The creation of the Visitors Center is as a response to the rising need of a wide-range of conservation measures, the need for a better understanding of biodiversity conservation; importance of involving the local community; and increasing the income of local households. The Tortoise Centre’s land is partially divided into enclosures for the separation of species, males from females, as well as for other occasions when separation is necessary. Enclosures are provided with natural and artificial hiding places, and are observed daily. There is adequate living space in which natural food items like those in the wild are available to the tortoises. Fresh water is made available on a daily basis, and special care, when necessary, is provided. In such artificial conditions, tortoises reproduce and overwinter successfully, with minimal human intervention.

In Bulgaria and surely elsewhere, great numbers of tortoises are often released at an inappropriate time of year and/or in inappropriate habitats following their confiscation or voluntary donation to authorities. Often they are in poor physical condition, and their release will lead to certain death. Unfortunately, officials in Bulgaria responsible for such activities lack adequately trained staff. One of the goals of the Centre is to diminish this problem by providing the physical evaluation of each rescued tortoise, and subsequent treatment when necessary prior to release.

Incorrect husbandry practices often result in injuries, poor health, excessive parasite load, etc. Often such debilitated or damaged tortoises can be rehabilitated and included in the captive breeding program, if there is reason not to release them. A suitable indoor facility is used for controlled hibernation of young and unfit specimens, which require that their condition be regularly checked. During the active season the same facility is used for keeping young and sick tortoises overnight or during unfavorable weather, or for medical treatment and other such occasions as needed. Housing conditions of hatchlings and juveniles up to the age of three years are close to natural ones, but with added safety measures-- small enclosures covered with safety nets to prevent predation.

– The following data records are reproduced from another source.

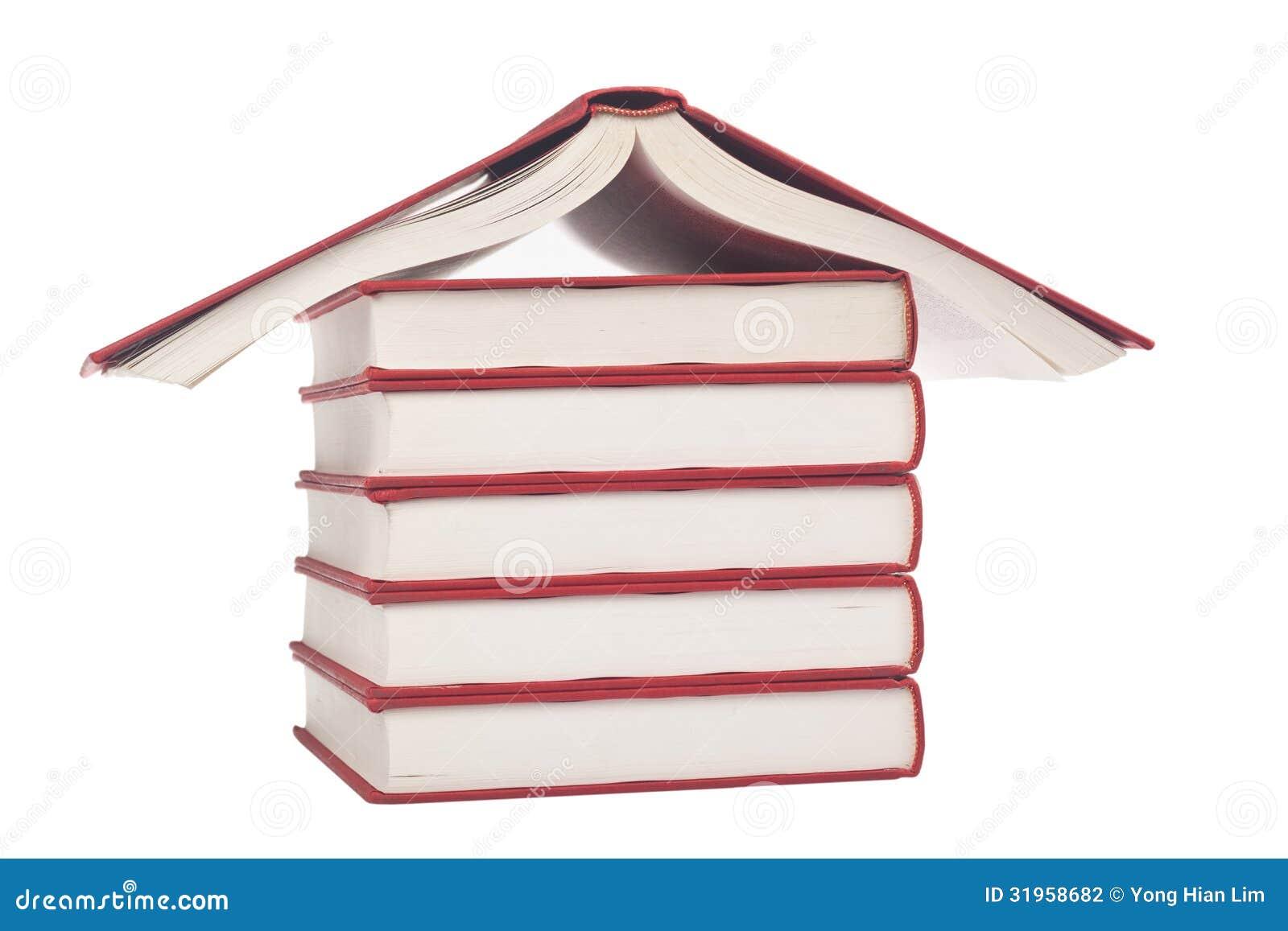 Books shaped like a house stock photography image 31958682 for Business cards shaped like a house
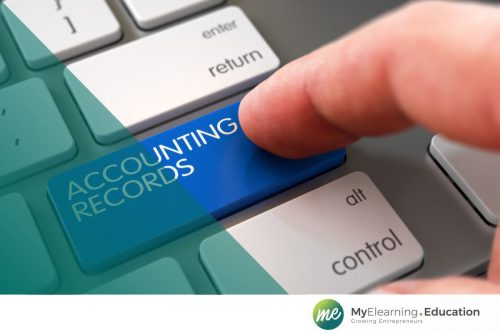Accounting Records
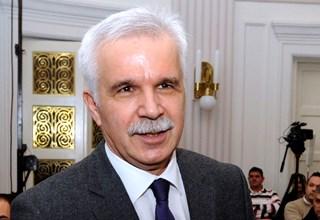 dr. Mladen Vedriš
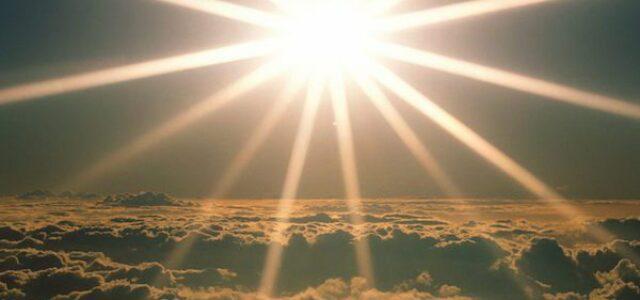 Fyra frågor om Himlen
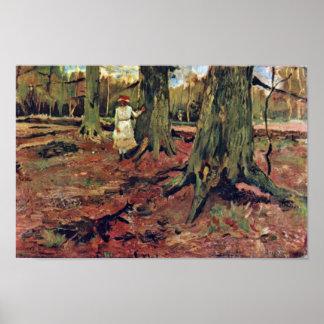 Mädchen im Weiß im Wald durch Vincent van Gogh Poster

All tortoises released are first marked according to established field techniques, and important data on each specimen is stored in the Centre’s data base. Captive-bred tortoises are released into suitable areas after having attained three years of age, when they are relatively safe from predation, and when sex determination is usually possible. If the source or the region where the specimen had been taken from the wild remains unknown, it is released in a carefully selected area enjoying protected status, and where tortoise populations need restoration and stabilization.

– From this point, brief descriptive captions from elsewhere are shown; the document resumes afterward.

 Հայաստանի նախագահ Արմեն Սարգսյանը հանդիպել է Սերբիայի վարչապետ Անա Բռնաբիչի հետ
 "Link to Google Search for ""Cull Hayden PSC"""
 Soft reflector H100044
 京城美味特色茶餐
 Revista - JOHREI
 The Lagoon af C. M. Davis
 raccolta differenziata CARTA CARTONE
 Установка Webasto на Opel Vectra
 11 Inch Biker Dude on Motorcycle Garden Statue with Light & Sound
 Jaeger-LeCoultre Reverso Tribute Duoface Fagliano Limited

Among other activities of the Centre will be different lectures for the public, publishing educational materials and working with children and youth. The official opening of the Tortoise Center will be on 10 September 2010, hopefully during the most intensive hatching period, when the appearance of the amazing small tortoises can be observed.

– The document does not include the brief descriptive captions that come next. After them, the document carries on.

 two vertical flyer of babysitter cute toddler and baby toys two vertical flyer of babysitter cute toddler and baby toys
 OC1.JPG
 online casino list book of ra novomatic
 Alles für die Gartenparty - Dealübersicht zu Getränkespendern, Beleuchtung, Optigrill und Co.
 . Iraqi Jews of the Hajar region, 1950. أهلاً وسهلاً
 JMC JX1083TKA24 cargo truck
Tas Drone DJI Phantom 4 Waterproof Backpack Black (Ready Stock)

The area where the project activities are taking place is the easternmost part of the Balkan Mountain Range – Eminska Mountain, comprising a territory of approximately 80 sq. km. The borders to the south and to the east are the Black sea, to the west the main highway connecting Varna and Burgas and to the north – the Ghin River. The area lies within the Black sea coastal climatic zone with an average annual temperature of 12° and an average annual precipitation of 550-600 mm. The vegetation consists of mixed broadleaved forests featuring elm, ash, oak, hornbeam, etc. The region remains relevantly undisturbed by resort construction and is a natural home of both tortoise species, there is no industry and human population density is low, which makes it very favourable from ecological point of view.